Наверное, последние фразы Джина произнесла вслух, потому что мать устало закрыла глаза и откинулась в кресле. Старые воспоминания о ещё более старых треугольниках, двадцатилетней давности мысли, где ему не было места, где его вообще не было, выводили Джину на сегодняшний день. Спасения не было нигде. Ладонь упала на стол, на ладонь упала голова. Тихонько стукнулась о дерево расчёска.
— Причешись наконец…
Джине было абсолютно всё равно, ехать или не ехать. За двухгодичной давности переезд в Москву в 2004 году она ухватилась с радостью, потому что уже давно испытывала стойкое предубеждение к небольшому дому в Логинске, где прожила почти что всю свою жизнь. Ей казалось, что в этом доме, не оставь она его, неприятности и горести будут продолжать сыпаться на её несчастную голову, как струились по её лицу слёзы, когда восьмилетней девчонкой она впервые переступила его порог. (За ним она оставила подружек по старому месту жительства и долго не могла привыкнуть к новым лицам. Причём это было лишь меньшее из зол. Как оказалось впоследствии, она оплакивала не столько потерянное, сколько предстоявшее.)

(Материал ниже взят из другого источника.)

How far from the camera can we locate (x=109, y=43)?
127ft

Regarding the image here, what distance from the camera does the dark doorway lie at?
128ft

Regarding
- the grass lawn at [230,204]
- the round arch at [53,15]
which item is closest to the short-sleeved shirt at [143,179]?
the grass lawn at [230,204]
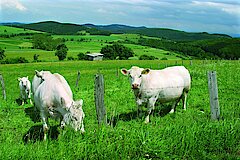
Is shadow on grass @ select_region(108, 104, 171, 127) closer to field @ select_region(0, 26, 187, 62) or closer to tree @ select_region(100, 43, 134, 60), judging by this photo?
field @ select_region(0, 26, 187, 62)

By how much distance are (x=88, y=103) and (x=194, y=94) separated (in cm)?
500

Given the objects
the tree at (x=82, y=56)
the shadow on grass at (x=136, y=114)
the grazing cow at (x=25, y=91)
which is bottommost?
the tree at (x=82, y=56)

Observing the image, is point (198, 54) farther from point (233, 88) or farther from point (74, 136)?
point (74, 136)

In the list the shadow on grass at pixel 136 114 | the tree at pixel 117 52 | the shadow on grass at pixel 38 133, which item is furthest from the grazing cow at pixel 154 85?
the tree at pixel 117 52

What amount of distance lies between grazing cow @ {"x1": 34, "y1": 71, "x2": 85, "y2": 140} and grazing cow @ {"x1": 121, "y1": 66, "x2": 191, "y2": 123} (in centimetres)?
248

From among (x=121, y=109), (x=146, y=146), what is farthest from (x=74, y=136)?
(x=121, y=109)

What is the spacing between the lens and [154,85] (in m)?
11.0

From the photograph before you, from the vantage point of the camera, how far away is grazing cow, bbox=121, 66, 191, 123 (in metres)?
10.5

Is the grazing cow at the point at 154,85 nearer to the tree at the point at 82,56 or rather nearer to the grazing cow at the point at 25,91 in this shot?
the grazing cow at the point at 25,91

— «Sogno» по-русски — сон, мечта. Я нареку свою вторую воображаемую жизнь предсоньем. Клёвый неологизм, слияние итальянского с русским, — говорила Джина матери, сидя за партией в нарды в бесплодной попытке убить печаль. — Предсонье. Вторая воображаемая жизнь. И главная — по нумерации. Сильнейшие выступают в конце. И в первой, и во второй попытках. №50. Неучастие в квалификации. И последние станут первыми.
— Прости, господи, — жалобно простонала мать, — матом ругаться хочется. Съездила бы к Инне.

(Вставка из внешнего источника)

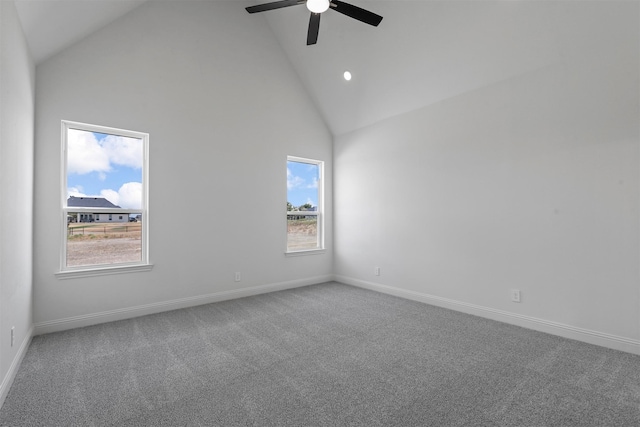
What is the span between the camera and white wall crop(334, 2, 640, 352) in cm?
268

— Не хочу. Ты же знаешь, не люблю я детей. Да, лекарства. Тебе надо запастись редкими. А то потом в Логинске не достанешь, начнётся канитель.
— Я об этом уже подумала, завтра отправлюсь по аптекам. А ты посади Лолиту за чемоданы.
— Знам, знам! Готово! Выиграла. Давай ручку, запишем счёт.
— Тебе просто прёт.
— Я бы…
Джина часто обрывала фразы. В данном случае она держала в уме предложения: «Я бы с удовольствием отказалась от своей пёрки, я с удовольствием проиграла бы тысячу партий подряд, если бы взамен этого он бы выиграл один турнир. Или не выиграл бы, а просто б вернулся. Но он не выиграет и не вернётся, и я это знаю, и ты это знаешь. Поэтому я не договариваю. Поэтому я сейчас включу видео, чтобы утопить в прекрасном прошлом мерзкое настоящее». Джина подошла к телевизору. То, что было мило её сердцу, она знала наизусть. Сейчас пойдёт обрывок коротенькой заставки, а потом на экране появится красавец Джанлука с «Falco a meta’». Чтобы мама уделила должное внимание Гриньяни, во время прокручивания заставки Джина выдала:
— Вот он, орёл. Sono seduto…
Это были слова. Мысли же текли, переливавшись одна в другую, хотя очевидной связи не было. Как он красив. Золото волос, отдуваемых ветерком, полузакрытые глаза, сводящий с ума рисунок губ, белая кожа, украшенная родинкой на правой щеке. В отличие от Гриньяни, у Джины родинки украшают левую щёку, делая её несчастной по народной примете. Она хотела бы иметь их справа, как у него. Какой шикарный тембр, изумительный голос. Ho imparato a volare. Он научился. Научился другой. И, взлетев однажды, упал подкошенным, чтобы уже никогда не взмывать. Подкошенным. Falco a meta’, как и моя жизнь. Наполовину. До и после. До. Я записывала эту песню в 2001 году. Я летела в очаровании лица и голоса. Если бы я была по-прежнему влюблена в него, как я была бы счастлива. Он выпускает новый диск. Он примет участие в Сан-Ремо. Он будет петь ещё много лет.